There are still spots left in Children in Pittsburgh, an innovative new course designed to give Pitt students a chance to engage with child-oriented institutions, programs, and activities available to children in Pittsburgh. Organizations like the Carnegie Museums, the Carnegie Libraries, the Children’s Museum of Pittsburgh, WQED and the Fred Rogers Company, Hope Academy of Music and the Arts, Pittsburgh Filmmakers, the Remaking Learning Network, the Pittsburgh Parks Conservancy, Gemini Children’s Theater, the Pittsburgh Cultural Trust, and many others are continually creating spaces and developing programs aimed at fostering children’s knowledge of and participation in various forms of culture: from literature and poetry, to theater, music, and dance, to fine art, to new forms of digital communication and artistic production.
The course is organized around field trips and speakers, and reading assignments will highlight the history and context of the kind of work they do. Some things on our list:
--Sit in on a kids’ creative writing workshop with locally-based New York Times Bestselling author, Jonathan Auxier (author of Peter Nimble and His Fantastic Eyes, The Night Gardener, Sophie Squire and the Last StoryGuard)
--Talk with Hollywood writer and producer, Carl Kurlander, who worked on Saved by the Bell and other teen TV, and who now has a company, Steeltown, devoted to the entertainment industry in the Pittsburgh region (which includes a program for kids on filmmaking)
--Connect with child development experts promoting literacy and positive racial identity in the Pittsburgh region
--Learn about Pittsburgh’s connection to innovative children’s TV programming and the changing media landscape from the Fred Rogers Company and Schell Games (maker of apps related to recent shows like Daniel Tigers’ Neighborhood)
--Visit the Carnegie library and learn about its innovative and historically significant children’s programming
--Go behind the scenes of the exhibits and research happening at the Heinz History Center and Pittsburgh Children’s Museum
--Observe a children’s theater workshop and learn about programs devoted to children’s involvement in the arts in Pittsburgh
This is a chance not only to have some fun and get out in the community, but also to build your cred as a researcher and build connections for future careers. Students will conduct independent research into the history and composition of an institution of their choosing, using the special holdings of Hillman library collections, and will profile the career of an active professional in this field.
The course, offered Mondays 1:00-4:50 to give us plenty of time for travel to visit these folks, counts for a children’s literature certificate elective, but you do NOT have to be a children’s literature program student to do this course, so tell your friends to join us!

## Provided material
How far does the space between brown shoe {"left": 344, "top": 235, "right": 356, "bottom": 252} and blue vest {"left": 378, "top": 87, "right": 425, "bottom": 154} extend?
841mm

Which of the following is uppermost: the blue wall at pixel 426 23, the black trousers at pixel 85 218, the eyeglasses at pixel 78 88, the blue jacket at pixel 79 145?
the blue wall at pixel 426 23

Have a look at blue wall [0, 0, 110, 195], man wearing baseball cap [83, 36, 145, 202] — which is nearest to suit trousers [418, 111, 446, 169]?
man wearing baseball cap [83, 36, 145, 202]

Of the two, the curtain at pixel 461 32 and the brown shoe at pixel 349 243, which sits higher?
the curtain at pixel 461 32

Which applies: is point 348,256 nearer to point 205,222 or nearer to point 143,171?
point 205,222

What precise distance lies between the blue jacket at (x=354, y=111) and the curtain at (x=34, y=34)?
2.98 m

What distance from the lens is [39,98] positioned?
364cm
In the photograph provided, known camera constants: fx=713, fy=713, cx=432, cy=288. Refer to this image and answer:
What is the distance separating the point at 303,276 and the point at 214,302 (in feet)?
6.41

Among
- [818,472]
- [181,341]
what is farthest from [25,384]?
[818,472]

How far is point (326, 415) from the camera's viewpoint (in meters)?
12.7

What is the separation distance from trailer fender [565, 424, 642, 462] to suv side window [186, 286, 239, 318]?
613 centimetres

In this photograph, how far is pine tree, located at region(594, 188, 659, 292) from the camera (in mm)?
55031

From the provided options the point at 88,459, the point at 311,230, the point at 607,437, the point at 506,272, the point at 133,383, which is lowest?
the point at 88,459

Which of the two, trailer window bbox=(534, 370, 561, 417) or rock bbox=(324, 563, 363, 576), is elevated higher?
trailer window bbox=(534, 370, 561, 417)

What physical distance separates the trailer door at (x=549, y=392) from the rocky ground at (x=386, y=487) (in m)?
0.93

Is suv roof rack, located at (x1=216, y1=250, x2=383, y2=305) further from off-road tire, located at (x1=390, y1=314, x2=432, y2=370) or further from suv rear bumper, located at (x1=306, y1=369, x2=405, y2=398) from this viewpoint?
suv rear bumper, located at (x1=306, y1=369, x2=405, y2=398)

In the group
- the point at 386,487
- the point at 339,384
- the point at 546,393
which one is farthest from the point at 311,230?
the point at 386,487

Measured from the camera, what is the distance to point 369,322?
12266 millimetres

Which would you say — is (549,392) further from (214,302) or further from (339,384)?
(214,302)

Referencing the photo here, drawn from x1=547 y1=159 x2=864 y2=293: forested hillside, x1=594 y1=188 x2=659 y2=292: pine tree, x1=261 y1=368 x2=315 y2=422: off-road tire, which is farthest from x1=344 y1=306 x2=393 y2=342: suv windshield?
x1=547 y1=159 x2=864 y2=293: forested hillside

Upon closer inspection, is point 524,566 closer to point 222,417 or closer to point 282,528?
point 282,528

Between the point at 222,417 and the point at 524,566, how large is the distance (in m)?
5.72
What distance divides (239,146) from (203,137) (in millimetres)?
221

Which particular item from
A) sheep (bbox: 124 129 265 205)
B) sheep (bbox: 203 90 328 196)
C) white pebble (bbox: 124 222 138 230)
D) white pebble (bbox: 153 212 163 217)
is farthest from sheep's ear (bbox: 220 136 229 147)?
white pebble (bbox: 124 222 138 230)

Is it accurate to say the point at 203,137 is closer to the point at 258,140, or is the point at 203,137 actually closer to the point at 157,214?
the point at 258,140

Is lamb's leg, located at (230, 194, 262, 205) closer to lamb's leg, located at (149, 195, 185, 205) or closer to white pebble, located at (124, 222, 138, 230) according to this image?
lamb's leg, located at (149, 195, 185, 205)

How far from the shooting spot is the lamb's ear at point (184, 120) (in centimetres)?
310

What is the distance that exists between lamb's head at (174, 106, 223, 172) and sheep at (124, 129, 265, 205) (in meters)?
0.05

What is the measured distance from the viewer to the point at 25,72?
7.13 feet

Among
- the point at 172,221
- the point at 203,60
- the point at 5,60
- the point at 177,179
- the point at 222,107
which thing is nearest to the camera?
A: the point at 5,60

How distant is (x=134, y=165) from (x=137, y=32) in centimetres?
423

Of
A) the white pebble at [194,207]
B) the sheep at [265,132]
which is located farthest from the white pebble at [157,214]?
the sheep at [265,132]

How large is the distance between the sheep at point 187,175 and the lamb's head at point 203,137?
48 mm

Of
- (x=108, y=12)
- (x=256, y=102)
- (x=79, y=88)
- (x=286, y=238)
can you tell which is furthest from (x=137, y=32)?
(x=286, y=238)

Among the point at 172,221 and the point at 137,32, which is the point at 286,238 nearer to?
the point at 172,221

## Questions
1. According to the course announcement, on what day and at what hours does the course meet?
2. Write out the part of the course announcement starting with "The course is" and going on through "the Last StoryGuard)".

## List of solutions
1. Mondays, 1:00-4:50

2.
The course is organized around field trips and speakers, and reading assignments will highlight the history and context of the kind of work they do. Some things on our list:
--Sit in on a kids’ creative writing workshop with locally-based New York Times Bestselling author, Jonathan Auxier (author of Peter Nimble and His Fantastic Eyes, The Night Gardener, Sophie Squire and the Last StoryGuard)